Sunday, February 2, 2014

Third week: exceptions

The past weeks, Dan had been covering exceptions but it wasn't quite emphasized on this week's lab. The concepts seemed easy to grasp, but when I work on my exercise, it was quite challenging. Since the exercise is already past the due date, I'll post related code here.

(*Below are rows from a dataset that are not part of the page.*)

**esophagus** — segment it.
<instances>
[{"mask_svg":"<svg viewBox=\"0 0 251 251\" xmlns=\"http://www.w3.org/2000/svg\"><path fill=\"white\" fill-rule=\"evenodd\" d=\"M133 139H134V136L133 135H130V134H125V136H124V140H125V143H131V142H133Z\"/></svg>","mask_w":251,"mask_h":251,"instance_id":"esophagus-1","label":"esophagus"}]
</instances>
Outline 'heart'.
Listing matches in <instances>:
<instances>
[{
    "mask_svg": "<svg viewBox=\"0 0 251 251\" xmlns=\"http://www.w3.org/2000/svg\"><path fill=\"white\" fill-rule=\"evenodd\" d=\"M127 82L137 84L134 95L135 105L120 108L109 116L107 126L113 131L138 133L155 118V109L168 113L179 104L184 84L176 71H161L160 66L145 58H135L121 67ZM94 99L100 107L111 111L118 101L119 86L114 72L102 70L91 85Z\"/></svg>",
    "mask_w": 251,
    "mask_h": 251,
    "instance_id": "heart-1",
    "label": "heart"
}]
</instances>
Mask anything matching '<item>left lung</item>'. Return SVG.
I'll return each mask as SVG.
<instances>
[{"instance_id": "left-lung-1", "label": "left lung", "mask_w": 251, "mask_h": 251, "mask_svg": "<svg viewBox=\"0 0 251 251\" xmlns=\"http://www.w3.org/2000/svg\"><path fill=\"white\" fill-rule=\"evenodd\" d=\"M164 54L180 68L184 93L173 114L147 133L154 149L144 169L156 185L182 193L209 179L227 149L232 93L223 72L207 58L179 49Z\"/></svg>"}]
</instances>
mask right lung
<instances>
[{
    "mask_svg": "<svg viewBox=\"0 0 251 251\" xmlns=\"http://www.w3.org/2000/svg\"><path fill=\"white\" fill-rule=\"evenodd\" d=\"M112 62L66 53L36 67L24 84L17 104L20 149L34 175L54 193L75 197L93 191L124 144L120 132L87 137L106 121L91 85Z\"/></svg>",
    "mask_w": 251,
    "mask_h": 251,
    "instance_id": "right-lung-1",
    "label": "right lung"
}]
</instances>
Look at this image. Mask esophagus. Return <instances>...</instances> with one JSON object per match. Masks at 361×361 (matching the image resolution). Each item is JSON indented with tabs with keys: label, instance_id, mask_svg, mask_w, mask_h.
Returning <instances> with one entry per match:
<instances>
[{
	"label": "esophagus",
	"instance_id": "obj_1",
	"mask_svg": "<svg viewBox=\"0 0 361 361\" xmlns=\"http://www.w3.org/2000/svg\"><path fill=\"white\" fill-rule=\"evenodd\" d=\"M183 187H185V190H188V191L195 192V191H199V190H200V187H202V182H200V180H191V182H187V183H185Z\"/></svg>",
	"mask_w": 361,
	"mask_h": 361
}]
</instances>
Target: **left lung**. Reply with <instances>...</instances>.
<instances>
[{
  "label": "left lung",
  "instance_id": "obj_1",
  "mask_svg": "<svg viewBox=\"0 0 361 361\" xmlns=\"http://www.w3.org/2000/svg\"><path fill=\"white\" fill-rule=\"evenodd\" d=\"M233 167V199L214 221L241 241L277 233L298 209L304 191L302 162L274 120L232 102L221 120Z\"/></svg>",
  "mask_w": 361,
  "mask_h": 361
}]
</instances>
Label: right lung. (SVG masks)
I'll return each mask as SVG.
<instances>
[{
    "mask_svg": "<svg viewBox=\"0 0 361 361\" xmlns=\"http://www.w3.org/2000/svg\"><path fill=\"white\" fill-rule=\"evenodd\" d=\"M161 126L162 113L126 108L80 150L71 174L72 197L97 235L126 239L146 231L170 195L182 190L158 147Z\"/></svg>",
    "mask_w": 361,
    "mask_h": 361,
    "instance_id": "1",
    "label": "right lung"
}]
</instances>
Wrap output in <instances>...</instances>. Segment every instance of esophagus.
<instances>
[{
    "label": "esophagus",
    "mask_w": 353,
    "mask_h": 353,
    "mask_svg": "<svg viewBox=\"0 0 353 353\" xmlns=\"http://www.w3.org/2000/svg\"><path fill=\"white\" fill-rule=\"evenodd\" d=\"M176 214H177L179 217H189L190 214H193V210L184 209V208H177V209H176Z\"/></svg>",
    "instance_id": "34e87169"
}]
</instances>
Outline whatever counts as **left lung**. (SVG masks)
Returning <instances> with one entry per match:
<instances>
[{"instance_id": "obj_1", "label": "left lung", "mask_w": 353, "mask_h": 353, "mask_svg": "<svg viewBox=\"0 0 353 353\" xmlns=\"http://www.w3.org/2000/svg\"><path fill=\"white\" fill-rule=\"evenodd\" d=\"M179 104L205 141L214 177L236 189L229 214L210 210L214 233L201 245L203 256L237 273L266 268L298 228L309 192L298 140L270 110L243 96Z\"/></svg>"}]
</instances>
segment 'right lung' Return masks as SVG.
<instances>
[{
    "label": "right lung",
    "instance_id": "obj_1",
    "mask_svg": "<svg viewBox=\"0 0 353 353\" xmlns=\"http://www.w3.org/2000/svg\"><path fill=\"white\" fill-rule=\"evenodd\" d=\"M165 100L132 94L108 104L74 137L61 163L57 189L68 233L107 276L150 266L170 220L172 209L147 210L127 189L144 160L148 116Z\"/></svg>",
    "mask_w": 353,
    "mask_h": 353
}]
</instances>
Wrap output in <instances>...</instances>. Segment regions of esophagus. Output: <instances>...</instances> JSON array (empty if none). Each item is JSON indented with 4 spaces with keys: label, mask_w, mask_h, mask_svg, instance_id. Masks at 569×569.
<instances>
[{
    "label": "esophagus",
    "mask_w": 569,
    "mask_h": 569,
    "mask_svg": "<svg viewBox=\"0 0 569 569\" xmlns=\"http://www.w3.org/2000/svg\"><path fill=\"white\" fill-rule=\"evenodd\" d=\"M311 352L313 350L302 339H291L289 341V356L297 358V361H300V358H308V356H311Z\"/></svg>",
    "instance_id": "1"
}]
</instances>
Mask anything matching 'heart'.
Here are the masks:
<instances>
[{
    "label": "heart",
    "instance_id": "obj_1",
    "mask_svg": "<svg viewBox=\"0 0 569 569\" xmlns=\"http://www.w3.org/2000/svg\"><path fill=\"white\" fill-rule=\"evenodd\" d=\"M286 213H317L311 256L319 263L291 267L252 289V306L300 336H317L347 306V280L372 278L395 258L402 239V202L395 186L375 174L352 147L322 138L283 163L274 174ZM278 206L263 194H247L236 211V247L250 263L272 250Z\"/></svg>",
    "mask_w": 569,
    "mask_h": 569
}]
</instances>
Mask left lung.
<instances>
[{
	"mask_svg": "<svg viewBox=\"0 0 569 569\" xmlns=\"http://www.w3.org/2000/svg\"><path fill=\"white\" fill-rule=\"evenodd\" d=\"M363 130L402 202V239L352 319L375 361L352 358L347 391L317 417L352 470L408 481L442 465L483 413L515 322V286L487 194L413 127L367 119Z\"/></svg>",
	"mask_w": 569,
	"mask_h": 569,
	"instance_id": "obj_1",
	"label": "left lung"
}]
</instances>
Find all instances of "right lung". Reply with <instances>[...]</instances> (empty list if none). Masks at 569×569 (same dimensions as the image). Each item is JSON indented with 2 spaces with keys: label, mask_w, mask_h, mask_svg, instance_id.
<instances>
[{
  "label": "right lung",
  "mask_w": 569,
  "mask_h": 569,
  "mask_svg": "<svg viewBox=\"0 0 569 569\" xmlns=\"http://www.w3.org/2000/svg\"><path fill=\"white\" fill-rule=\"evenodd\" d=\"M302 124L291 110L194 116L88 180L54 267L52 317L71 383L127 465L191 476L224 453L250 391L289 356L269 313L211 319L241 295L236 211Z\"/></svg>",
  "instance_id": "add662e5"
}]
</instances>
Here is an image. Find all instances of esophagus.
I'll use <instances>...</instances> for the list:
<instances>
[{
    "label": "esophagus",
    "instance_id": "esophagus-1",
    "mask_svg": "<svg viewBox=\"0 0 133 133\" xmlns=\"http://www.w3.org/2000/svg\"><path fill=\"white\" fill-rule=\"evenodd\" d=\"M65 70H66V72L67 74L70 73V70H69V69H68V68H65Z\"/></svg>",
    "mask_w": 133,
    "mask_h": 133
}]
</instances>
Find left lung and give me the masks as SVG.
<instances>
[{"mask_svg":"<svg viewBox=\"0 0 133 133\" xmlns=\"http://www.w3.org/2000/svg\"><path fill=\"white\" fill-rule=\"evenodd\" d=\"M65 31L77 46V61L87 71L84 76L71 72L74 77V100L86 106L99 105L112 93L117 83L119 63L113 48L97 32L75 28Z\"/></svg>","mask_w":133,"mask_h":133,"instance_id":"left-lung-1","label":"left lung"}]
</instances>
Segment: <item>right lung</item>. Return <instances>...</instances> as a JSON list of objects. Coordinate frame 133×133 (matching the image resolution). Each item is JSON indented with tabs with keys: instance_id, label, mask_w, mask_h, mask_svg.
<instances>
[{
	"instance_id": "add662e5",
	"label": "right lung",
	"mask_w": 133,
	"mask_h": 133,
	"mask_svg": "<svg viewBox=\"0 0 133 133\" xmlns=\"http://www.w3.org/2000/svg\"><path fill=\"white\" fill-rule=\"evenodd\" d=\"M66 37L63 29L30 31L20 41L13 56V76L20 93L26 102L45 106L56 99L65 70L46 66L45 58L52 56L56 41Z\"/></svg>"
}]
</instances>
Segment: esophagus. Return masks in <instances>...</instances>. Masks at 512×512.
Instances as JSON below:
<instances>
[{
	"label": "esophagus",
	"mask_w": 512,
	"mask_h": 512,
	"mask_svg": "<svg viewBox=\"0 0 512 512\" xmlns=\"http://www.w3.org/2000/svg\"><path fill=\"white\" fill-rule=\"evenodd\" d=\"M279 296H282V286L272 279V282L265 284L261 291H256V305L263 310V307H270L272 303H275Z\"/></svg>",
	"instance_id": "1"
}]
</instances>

I understand how normally, programs stops on the first error raised, but it is also true that you can mitigate that by using try: . For example:

class E1(Exception):
  pass

class E2(Exception):
  pass

def raise_errors(x):
    try:
        int(x)
    except ValueError:
        raise E1('Raise errors')
    finally:
        raise E2('because i said so')

raise_errors("now")

The finally clause makes sure the code under it is ran despite the error in try. This code gives 3 errors when you run it. I highlighted the errors below:

Traceback (most recent call last):
  File "H:\Libraries\Documents\UTM\CSC148\Exercises\E2\raise_errors.py", line 9, in raise_errors
    int(x)
ValueError: invalid literal for int() with base 10: 'now'

During handling of the above exception, another exception occurred:

Traceback (most recent call last):
  File "H:\Libraries\Documents\UTM\CSC148\Exercises\E2\raise_errors.py", line 11, in raise_errors
    raise E1('Raise errors')
E1: Raise errors

During handling of the above exception, another exception occurred:

Traceback (most recent call last):
  File "H:\Libraries\Documents\UTM\CSC148\Exercises\E2\raise_errors.py", line 16, in <module>
    raise_errors("now")
  File "H:\Libraries\Documents\UTM\CSC148\Exercises\E2\raise_errors.py", line 13, in raise_errors
    raise E2('because i said so')
E2: because i said so

The reason I did this was a misinterpretation of the sentence "Your function reporter must always return normally, so it must catch all exceptions raised while it is executing and must never raise an exception itself". I thought function f is allowed more than one error since it says "catch all exceptions", and so I made this code to try forcing another error. 

I posted about this concern I have on discussion board and it appears that function f should not keep going with more errors. Rest assured, I do not need to prepare for such case when I do e2b.py.

To whoever reads my blog: what do you think about this?